That's a concern that comes after Iranian leaders on Tuesday decided to take another jab at the U.S. military, warning that it no longer allow U.S. aircraft carriers through the Strait of Hormuz.

Iran could now read as weakness and permission to do what it wants, knowing that 91,000 U.S. troops are currently engaged in Afghanistan, a ground war that will last at least until 2014.

White House Press Secretary Jay Carney on Tuesday said the Defense Strategic Review, of which President Obama has been "deeply involved," recognizes that "we are at a turning point after a decade of war" and new "challenges and opportunities" call for reshaping priorities.

But, he added, "The important part of this process is that the strategy come first and the reductions ... are driven by the strategy. They're not across the board. They're not random," he said.

At issue are politically sensitive cuts -- including how to shrink salaries, retirement benefits, the nuclear arsenal, warships, airplanes and the overall size of the Armed Forces. The budget will go from $530 billion to about $ 472 billion next year -- that is roughly the size of the defense budget in 2007.

Right now, the U.S. Army employs 570,000 soldiers. The plan would reduce its end strength by at least 10 percent. Many think it could go as low as 480,000 U.S. soldiers, roughly where it was on the eve of Sept. 11, 2001. The Marines are slated to cut about 25,000 from active duty.

About a third of the current defense budget goes for salaries, health care and retirement benefits.

"In the last 10 years, pay and personnel costs have doubled," according to Arnold Punaro, a former Marine major general who served as director of the Senate Armed Services Committee for 13 years and sits on Panetta's Defense Business Board. "They've gone up 50 percent for relatively the same size force."

Punaro, the former executive vice president at Science Applications International Corporation (SAIC), estimates the Pentagon supports 2.3 million retirees. The U.S., he says, spends $100 billion a year on their pay. There are 1.4 million men and women serving on active duty.

"If an ever-increasing percentage of the defense budget goes to those people that are no longer serving, we're now paying people for 70 years that only serve 20 years," Punaro said. If that continues, "we will have a hollow military. There's no doubt about it."

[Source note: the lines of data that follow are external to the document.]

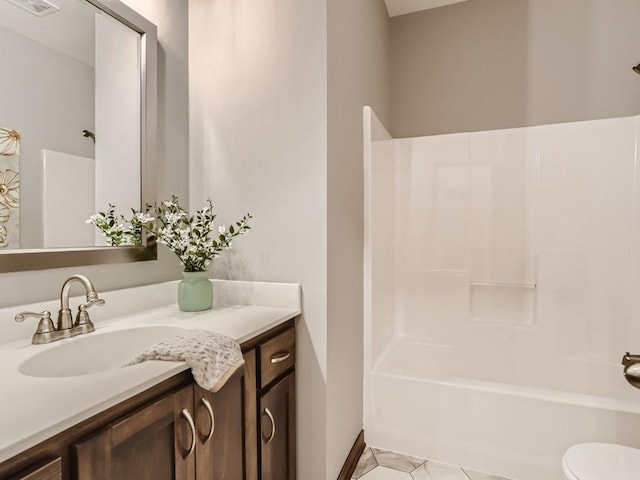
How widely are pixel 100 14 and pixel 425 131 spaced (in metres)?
2.03

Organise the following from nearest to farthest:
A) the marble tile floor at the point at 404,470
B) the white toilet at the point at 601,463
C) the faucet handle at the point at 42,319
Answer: the faucet handle at the point at 42,319 → the white toilet at the point at 601,463 → the marble tile floor at the point at 404,470

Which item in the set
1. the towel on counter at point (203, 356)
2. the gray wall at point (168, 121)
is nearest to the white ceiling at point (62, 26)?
the gray wall at point (168, 121)

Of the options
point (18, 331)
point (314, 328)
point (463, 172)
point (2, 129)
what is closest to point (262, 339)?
point (314, 328)

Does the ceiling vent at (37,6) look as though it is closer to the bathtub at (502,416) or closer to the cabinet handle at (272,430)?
the cabinet handle at (272,430)

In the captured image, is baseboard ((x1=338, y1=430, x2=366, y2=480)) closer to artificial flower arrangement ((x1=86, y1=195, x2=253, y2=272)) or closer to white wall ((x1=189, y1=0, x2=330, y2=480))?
white wall ((x1=189, y1=0, x2=330, y2=480))

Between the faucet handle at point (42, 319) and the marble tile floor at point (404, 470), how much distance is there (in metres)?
1.47

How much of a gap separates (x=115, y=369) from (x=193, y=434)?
0.26 m

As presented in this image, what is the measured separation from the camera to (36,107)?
45.1 inches

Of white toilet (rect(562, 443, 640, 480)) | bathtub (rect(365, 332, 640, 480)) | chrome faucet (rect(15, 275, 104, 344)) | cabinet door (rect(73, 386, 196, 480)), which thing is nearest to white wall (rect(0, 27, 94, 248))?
chrome faucet (rect(15, 275, 104, 344))

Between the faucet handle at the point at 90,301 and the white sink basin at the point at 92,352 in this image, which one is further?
the faucet handle at the point at 90,301

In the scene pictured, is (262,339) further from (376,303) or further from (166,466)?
(376,303)

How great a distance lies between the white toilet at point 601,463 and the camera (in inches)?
50.4

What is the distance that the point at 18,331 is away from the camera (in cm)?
107

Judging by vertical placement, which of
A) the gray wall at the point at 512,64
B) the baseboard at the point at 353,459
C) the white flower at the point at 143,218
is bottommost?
the baseboard at the point at 353,459
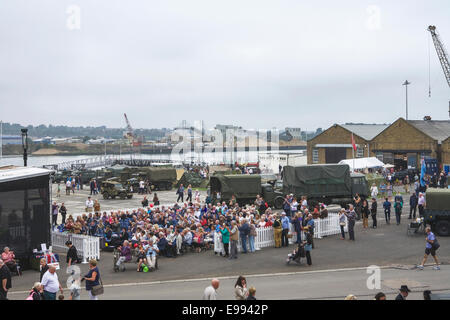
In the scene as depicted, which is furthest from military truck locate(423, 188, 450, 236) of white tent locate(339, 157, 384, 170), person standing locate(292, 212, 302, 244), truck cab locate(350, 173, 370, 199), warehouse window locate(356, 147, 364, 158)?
warehouse window locate(356, 147, 364, 158)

According to some estimates, health care makes up $53 billion a year. A decade ago, it was $19 billion, according to William Winkenwerder, who served as assistant secretary of defense for health affairs under Defense Secretary Donald Rumsfeld.

Military families are paying "about $500 a year for their health care benefits, while most people in the private sector pay more than that amount in a month," Winkenwerder said.

Industry experts agree that in order for the system to be sustainable, rates for military health care must go up.